The decision of the United Arab Emirates (UAE) government to introduce fresh regulations for responsible sourcing of gold is expected to have a positive impact on the import of the metal into India.
Sources said the UAE’s Ministry of Economy had decided to implement stronger rules to prevent money laundering and to combat financing of terrorism. The new measures have been adopted anticipating that gold smuggling would lead to a parallel economy and could be used to finance terrorist activities, with global economies opening up after the COVID-19 pandemic.
The regulations consist of a set of policies to mitigate risks in the process of importing gold from conflict-affected and high-risk areas. The UAE has been supporting the activities of the Financial Action Task Force, an intergovernmental organisation to develop policies to combat money laundering and terrorism financing, according to the the Emirates New Agency.
However, Indian law-enforcing agencies are unsure whether the new policy would curtail the smuggling of gold via Indian airports. Yet, some regulation in the UAE, considered to be a key hub for smuggling syndicates, would curb illegal activities, sources said. The Comprehensive Economic Partnership Agreement signed between India and the UAE had failed to bring down gold smuggling.
After Switzerland
India imported gold mainly from Switzerland, the UAE, and South Africa. The global purchase of imported gold was $55.8 billion in 2021. The country ranked second after Switzerland in the list of five biggest importers of gold last year.
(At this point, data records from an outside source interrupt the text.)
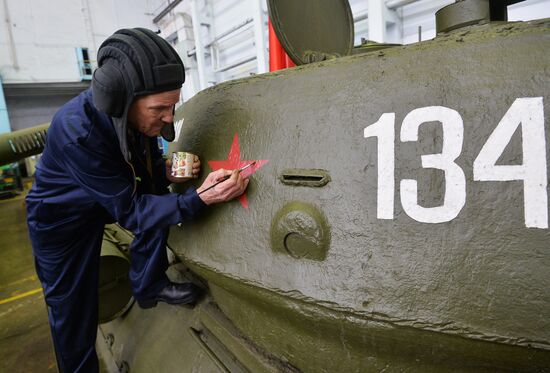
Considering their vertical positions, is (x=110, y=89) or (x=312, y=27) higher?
(x=312, y=27)

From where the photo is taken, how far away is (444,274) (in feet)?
2.90

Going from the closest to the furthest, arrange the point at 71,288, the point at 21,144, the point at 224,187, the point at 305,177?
the point at 305,177, the point at 224,187, the point at 71,288, the point at 21,144

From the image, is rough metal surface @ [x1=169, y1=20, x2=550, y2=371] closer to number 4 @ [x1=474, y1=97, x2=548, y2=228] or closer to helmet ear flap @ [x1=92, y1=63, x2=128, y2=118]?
number 4 @ [x1=474, y1=97, x2=548, y2=228]

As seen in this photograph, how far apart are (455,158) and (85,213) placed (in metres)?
1.66

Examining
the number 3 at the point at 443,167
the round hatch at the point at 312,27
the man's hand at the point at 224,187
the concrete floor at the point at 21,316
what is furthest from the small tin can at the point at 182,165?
the concrete floor at the point at 21,316

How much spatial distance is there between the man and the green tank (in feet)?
0.76

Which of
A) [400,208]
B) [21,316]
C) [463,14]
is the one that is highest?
[463,14]

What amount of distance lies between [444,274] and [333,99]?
572 millimetres

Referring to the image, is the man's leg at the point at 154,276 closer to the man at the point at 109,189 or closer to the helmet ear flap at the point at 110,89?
the man at the point at 109,189

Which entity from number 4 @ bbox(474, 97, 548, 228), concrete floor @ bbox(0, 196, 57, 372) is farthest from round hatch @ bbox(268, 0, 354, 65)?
concrete floor @ bbox(0, 196, 57, 372)

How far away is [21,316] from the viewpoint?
11.8 ft

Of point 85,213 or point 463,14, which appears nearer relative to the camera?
point 463,14

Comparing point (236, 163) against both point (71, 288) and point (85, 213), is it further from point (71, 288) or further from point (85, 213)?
point (71, 288)

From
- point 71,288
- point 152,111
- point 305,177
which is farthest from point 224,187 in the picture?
point 71,288
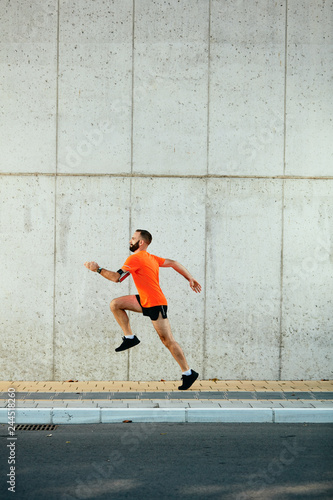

Incidentally, the Calicut international airport remains the second gateway, behind Chennai, for gold smuggling in the country. The Customs department had seized 200.04 kg of gold last fiscal. Over 200 kg of gold were seized at the airport this year till August 31. This is apart from the seizures carried outside the airport, especially by the State police in Malappuram district.
From Jan. 1, 2023
The new policy in UAE states that controlled companies and establishments would have to implement the requirements of the regulation during an audit period starting from January 1, 2023. Besides, they will have to do a third-party review after a year. These reports will have to be submitted to the Ministry of Economy within 90 days of the completion of the review cycle.